今期は300点以上を提供すると表明されています。
しかも、この優待品は贈答需要にも対応し、送り先を株主以外にも出来ます。
つまり、狙っているのかは分かりませんが、パスワード等をオークションで売るか、落札者の代わりに注文することで、簡単に現金化も出来ますので、株主になる需要が増します。

RIZAPグループの優待カタログ

子会社の株主優待もこれに準じてくると思われます。
この規模になりますと、ほぼ現金と同様な価値を持ちます。
各種カタログから品物を選ぶことが出来る株主優待の利回りは5%以下になることが普通で、人気のある優待です。
子会社もRIZAPグループに準じてくれば、おそらく利回りが5%以下(株価の上昇)になるものと期待できます。

今期の予想数字から

以上、マーケティング力の片鱗も示しながら、RIZAPグループへの人々の印象が質的に変わって行くだろうと言うことを書きました。

さて、前期、売上は1.7倍になり、営業利益は2倍になりました。
今期、売上は1.6倍とし、営業利益は1.3倍としています。

広告費に掛ける割合は確実に減ってきていますし、もっと減るでしょう。子会社群も黒字が定着し、赤字の減額がなく、上がった収益も見込んでいるはずです。RIZAPグループにしては、慎重すぎます。

前期も上方修正が出来るほどでした。
しかし、来期以降の積極的な先行投資を検討しているため、上方修正はせず、その分を投資に使うという事でした。
実際には、営業利益は、2倍以上の伸び率だったと思われます。
今期は、負ののれんが少なくなるとしても、 これで1.3倍の営業利益はやや腑に落ちません。

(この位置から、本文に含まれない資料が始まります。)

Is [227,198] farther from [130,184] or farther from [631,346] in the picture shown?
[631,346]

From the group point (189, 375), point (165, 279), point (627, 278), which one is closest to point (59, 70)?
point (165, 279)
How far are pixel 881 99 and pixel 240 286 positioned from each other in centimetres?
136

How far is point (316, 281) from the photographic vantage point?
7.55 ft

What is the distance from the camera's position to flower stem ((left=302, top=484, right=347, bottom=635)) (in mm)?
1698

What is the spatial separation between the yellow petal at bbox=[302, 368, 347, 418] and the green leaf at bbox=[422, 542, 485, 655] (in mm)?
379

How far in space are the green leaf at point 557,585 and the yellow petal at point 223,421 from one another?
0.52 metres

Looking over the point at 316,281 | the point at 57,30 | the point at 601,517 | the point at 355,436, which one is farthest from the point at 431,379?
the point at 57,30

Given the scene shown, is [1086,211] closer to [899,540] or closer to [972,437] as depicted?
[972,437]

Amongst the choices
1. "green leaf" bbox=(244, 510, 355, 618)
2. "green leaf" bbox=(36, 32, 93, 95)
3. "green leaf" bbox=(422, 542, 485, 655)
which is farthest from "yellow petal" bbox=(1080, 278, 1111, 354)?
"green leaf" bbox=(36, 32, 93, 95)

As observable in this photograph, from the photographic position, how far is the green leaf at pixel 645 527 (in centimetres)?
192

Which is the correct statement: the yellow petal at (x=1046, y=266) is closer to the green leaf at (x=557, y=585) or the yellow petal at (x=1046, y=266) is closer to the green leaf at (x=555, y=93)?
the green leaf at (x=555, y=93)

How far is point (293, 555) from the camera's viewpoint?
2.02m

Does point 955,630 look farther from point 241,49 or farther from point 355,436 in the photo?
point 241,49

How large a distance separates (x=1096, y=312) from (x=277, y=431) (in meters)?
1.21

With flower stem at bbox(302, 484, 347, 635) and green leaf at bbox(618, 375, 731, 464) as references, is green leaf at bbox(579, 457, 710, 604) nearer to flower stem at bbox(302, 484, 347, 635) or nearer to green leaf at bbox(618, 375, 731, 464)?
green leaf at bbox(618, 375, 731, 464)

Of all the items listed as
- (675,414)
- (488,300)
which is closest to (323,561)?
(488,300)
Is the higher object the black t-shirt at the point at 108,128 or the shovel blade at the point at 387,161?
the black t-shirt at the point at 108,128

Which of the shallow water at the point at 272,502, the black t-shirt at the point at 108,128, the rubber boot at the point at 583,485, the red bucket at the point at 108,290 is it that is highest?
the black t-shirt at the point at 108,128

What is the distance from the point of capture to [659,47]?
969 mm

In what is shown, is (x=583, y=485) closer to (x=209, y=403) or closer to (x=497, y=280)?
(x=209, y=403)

ですから、これは収益の上振れ分だけを使うのではなく、営業利益予想を落としても、なお、大きな投資をしていくと言う事ではないでしょうか。

M&Aは今後も注力すると言う事でしたが、今期は負ののれん益はあまり見ていないと言うことです。
つまり、赤字会社のM&Aは少なめ、黒字会社の大きなM&Aを計画しているのかも知れません。

優待の新設などで、子会社株式は莫大な資産価値になっています。子会社株式の銀行担保価値は増しています。資金面の不安はありません。
いくつもの子会社の株主優待新設や株式分割を急いだのは、このためだったという、うがった見方は考えすぎでしょうか。